Wrongfully Convicted Murderer Develops & Implements Successful Student Volunteer Program

For the past ten weeks, the United Black Family Scholarship Foundation (UBFSF) sought to accomplish something no one would ever think possible. Sitting in a prison cell in Northern California, our founder, Ivan Kilgore, and his team of advisors and board of directors would spend the better part of the last year developing a number of internship programs, including a Finance & Resource Development program, that would eventually be accepted by the University of California, Irvine (UCI) Social Ecology Field Study Department. Working with a proxy, Brandilyn Parks, who supervises the internship program, six amazing and daring students quickly signed up. Instantly, they went to work learning the nuts and bolts of nonprofit development and management and applying for some $300,000 in grant funding.

Brandilyn Parks


Of the many programs the interns worked on to develop and obtain funding for it was the R.E.B.U.I.L.D.: Community Reinvestment Program that they were the most intrigued with. R.E.B.U.I.L.D., an urban action campaign, learns from the lessons of past community revitalization programs and brings that understanding to underserved communities. It seeks to interact with low-income communities with high incarceration rates, poverty, homelessness, and crime by weaving links between civic organizations, existing community groups/institutions, and community members while strengthening social and economic opportunities through mentorship and educational opportunities.

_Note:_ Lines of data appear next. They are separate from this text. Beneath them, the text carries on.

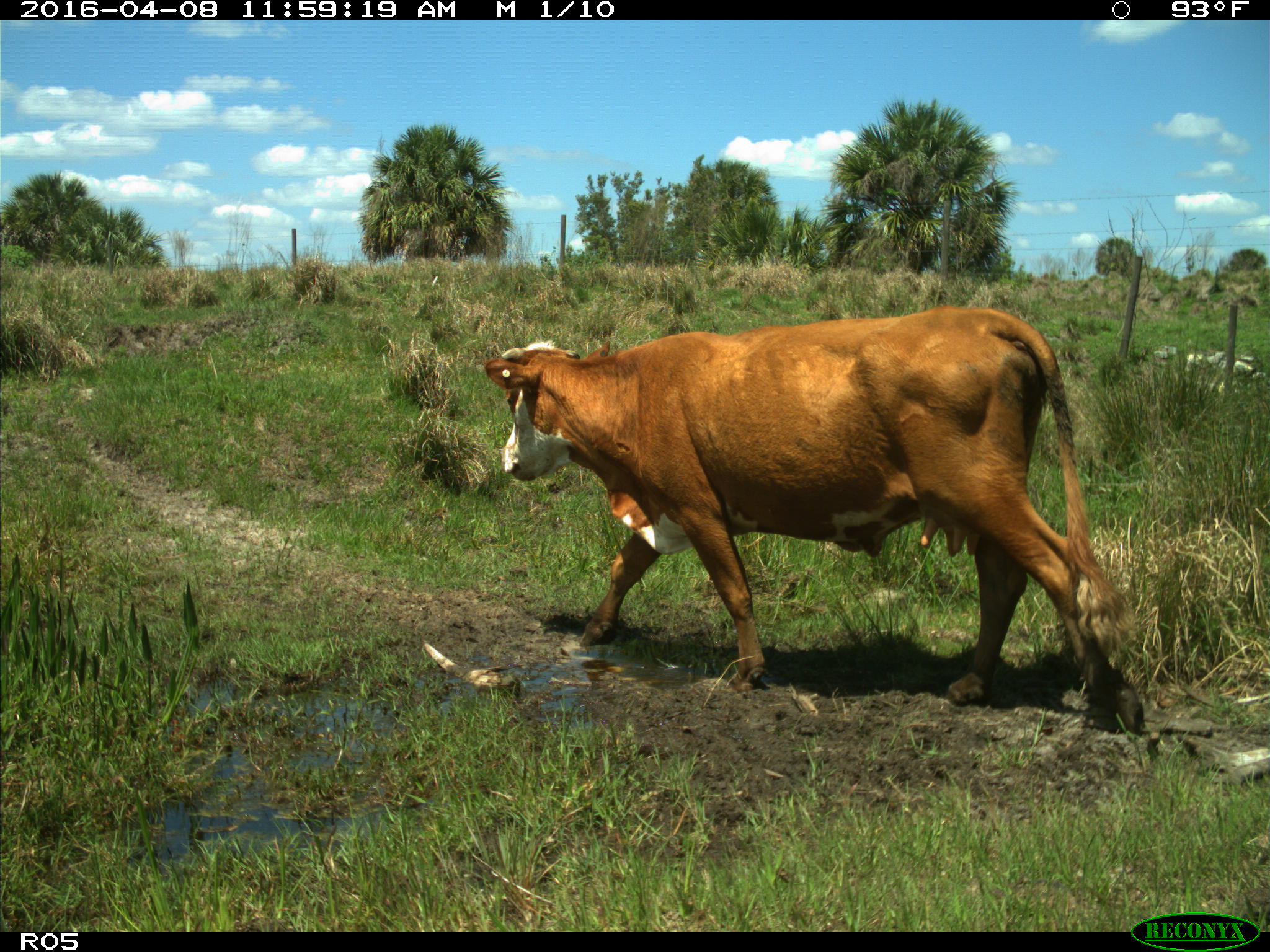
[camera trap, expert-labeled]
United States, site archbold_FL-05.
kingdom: Animalia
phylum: Chordata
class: Mammalia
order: Artiodactyla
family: Bovidae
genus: Bos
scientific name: Bos taurus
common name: domestic cow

Daniel Gonzalez, a University of California Santa Cruz historian major and Underground Scholar Initiative coordinator, would say of the internship program that it was an, “… introduction to a critical pedagogy grounded in research and data while also incorporating innovative methods of collaborating with the incarcerated.”

Daniel Gonzales


“What I love most about the program,” said Kaelani Reyes, a graduating senior and social ecology major, “is that Ivan was able to take people from all different walks of life and bring them together to support the vision and mission of our organization.”

Kaelani Reyes


UBFSF is a volunteer and student-staffed 501(c)(3) nonprofit operating in Oklahoma, New York, and California. Incorporated in Oklahoma on May 22, 2014, the organization’s mission is to “Rebuild the community from within the community” by uprooting the structures that maintain poverty and racism beginning with the most fundamental human need, quality education. The UBFSF serves communities plagued with high incarceration rates, providing community members the opportunity and resources to skill build while developing economic stability, to avoid the prison pipeline’s harsh grasp.

“We are making beauty out of ashes and by that I mean we are taking something that has been labeled as broken… and getting people to see the beauty in it… by [placing] the power back into the community,” said Damilola Osinfolarin, a graduating senior at UCI double majoring in Political Science and Criminology, Law, and Society.

Damilola Osinfolarin


Even more, the students got an unfiltered view into the nation’s prison and criminal justice system via the many lectures, books and articles written by Ivan. Sophia Pintor would say of the experience that working with people like Ivan and the incarcerated “is a great start because they literally know the broken system inside-out; they have lived it and know what needs to be done and what needs to be fixed….”

Sophia Pintor

Indeed, it is a story of inspiration. Ivan who maintains he was wrongfully convicted of murder was sentenced to life without the possibility of parole and has spent the past 21 years in prison fighting for his freedom. Through sure determination and the support of family and friends he has been able to withstand many of the dehabilitative effects of prison and maintain his commitment to community development through the establishment of the UBFSF. “I find it truly amazing that someone can commit to the betterment of society, when that society itself does not even want them in it,” said intern Tatiana Cannon.

Tatiana Cannon


Defying stereotypes was the biggest takeaway for Juan Contreras a Criminology, Law and Society major. Controlling the narrative as to who the incarcerated are and their potential is a critical to defining how society perceives and interacts with the incarcerated and how they themselves see themselves. They are not the worse decision of their lives.

Juan Contreras

Through the organization’s budding partnerships with Langston University, CUNY, UCI, and the University of California Berkeley Underground Scholars Initiative, which is a student club of formerly incarcerated, it aims to develop community pride and youth engagement to work collectively to redevelop community infrastructure and pride throughout its R.E.B.U.I.L.D.